Petunjuk Tugas: Tolong perbarui baris-baris dari awal data hingga baris yang memuat "24L180 39H190V44H200V49L229 44V39H239L244", termasuk baris itu sendiri. Ganti "cell-13" menjadi "cell-20" dan biarkan bagian lain tetap sama.

++++++++++

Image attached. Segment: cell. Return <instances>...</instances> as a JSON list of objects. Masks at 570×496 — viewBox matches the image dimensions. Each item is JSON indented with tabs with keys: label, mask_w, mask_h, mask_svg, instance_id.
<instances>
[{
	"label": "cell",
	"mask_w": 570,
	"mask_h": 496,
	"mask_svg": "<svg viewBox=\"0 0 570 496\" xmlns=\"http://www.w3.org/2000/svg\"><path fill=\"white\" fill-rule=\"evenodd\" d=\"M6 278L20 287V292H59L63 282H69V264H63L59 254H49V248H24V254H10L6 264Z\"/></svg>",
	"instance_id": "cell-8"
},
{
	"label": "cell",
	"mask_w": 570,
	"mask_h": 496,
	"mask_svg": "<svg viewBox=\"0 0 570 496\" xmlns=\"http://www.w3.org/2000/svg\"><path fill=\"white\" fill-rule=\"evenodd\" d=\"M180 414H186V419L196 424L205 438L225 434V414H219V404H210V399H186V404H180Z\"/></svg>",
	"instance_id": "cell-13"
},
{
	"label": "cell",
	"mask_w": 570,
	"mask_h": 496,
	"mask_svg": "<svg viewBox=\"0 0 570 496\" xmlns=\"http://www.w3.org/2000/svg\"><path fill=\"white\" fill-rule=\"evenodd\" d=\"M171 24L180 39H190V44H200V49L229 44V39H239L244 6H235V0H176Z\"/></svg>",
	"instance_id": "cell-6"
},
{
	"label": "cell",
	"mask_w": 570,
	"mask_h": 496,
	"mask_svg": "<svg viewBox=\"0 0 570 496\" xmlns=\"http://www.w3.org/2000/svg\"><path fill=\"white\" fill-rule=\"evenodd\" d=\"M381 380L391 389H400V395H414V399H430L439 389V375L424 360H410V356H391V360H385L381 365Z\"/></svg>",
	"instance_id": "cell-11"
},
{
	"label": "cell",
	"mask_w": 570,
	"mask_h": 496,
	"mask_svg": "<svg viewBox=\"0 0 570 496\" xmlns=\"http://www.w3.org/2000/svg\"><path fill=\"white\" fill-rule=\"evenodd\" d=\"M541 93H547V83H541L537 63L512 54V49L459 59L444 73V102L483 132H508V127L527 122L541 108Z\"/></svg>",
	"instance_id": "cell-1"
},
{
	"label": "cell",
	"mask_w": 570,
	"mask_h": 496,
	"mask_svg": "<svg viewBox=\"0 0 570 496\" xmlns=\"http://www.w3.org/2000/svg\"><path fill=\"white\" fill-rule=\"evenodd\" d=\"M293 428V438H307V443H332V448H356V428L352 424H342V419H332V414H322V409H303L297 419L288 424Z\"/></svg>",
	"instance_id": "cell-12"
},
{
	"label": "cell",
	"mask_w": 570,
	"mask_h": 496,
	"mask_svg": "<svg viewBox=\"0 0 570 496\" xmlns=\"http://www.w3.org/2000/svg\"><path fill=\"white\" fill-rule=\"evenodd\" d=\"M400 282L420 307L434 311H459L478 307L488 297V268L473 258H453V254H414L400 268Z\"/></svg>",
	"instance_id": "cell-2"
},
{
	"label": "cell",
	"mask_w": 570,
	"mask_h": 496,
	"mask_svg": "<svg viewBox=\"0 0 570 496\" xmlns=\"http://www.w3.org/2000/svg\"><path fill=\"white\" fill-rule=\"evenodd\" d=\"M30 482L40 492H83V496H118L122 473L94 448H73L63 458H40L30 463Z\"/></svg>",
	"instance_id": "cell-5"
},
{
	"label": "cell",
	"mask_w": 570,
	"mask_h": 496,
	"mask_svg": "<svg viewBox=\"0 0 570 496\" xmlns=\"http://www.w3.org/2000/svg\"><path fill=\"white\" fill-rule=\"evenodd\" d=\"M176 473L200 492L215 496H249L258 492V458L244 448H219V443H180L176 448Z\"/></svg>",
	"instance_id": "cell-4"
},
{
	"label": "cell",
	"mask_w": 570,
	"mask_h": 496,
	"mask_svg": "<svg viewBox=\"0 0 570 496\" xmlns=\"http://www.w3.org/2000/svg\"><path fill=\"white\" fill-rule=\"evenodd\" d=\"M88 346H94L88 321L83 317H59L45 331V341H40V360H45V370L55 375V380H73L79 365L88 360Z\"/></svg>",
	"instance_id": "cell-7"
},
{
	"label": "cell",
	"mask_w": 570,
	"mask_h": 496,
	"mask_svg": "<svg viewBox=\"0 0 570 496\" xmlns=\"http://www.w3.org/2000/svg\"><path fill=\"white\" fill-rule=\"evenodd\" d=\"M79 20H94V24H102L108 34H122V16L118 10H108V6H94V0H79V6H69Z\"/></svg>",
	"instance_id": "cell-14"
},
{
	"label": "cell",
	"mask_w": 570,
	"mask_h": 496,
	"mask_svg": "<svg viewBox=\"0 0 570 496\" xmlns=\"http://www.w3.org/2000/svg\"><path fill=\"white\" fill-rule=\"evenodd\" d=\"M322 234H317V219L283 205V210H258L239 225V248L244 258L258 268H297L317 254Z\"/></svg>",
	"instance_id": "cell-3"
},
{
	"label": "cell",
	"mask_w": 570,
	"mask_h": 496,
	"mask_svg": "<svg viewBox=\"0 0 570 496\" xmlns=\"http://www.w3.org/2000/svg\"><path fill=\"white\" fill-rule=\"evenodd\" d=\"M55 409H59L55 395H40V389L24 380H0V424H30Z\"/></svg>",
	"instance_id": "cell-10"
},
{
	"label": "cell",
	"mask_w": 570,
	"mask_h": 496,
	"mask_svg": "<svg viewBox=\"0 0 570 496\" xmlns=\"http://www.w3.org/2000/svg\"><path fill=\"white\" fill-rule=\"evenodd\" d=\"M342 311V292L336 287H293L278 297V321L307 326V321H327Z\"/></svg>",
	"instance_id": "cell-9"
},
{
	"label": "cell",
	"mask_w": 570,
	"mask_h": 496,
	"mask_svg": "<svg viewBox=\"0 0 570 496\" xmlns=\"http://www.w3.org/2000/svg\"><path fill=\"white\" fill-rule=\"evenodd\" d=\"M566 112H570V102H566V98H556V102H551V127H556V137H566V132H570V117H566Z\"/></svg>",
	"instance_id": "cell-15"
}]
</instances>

++++++++++

Hasil Tugas:
Image attached. Segment: cell. Return <instances>...</instances> as a JSON list of objects. Masks at 570×496 — viewBox matches the image dimensions. Each item is JSON indented with tabs with keys: label, mask_w, mask_h, mask_svg, instance_id.
<instances>
[{
	"label": "cell",
	"mask_w": 570,
	"mask_h": 496,
	"mask_svg": "<svg viewBox=\"0 0 570 496\" xmlns=\"http://www.w3.org/2000/svg\"><path fill=\"white\" fill-rule=\"evenodd\" d=\"M6 278L20 287V292H59L63 282H69V264H63L59 254H49V248H24V254H10L6 264Z\"/></svg>",
	"instance_id": "cell-8"
},
{
	"label": "cell",
	"mask_w": 570,
	"mask_h": 496,
	"mask_svg": "<svg viewBox=\"0 0 570 496\" xmlns=\"http://www.w3.org/2000/svg\"><path fill=\"white\" fill-rule=\"evenodd\" d=\"M180 414H186V419L196 424L205 438L225 434V414H219V404H210V399H186V404H180Z\"/></svg>",
	"instance_id": "cell-20"
},
{
	"label": "cell",
	"mask_w": 570,
	"mask_h": 496,
	"mask_svg": "<svg viewBox=\"0 0 570 496\" xmlns=\"http://www.w3.org/2000/svg\"><path fill=\"white\" fill-rule=\"evenodd\" d=\"M171 24L180 39H190V44H200V49L229 44V39H239L244 6H235V0H176Z\"/></svg>",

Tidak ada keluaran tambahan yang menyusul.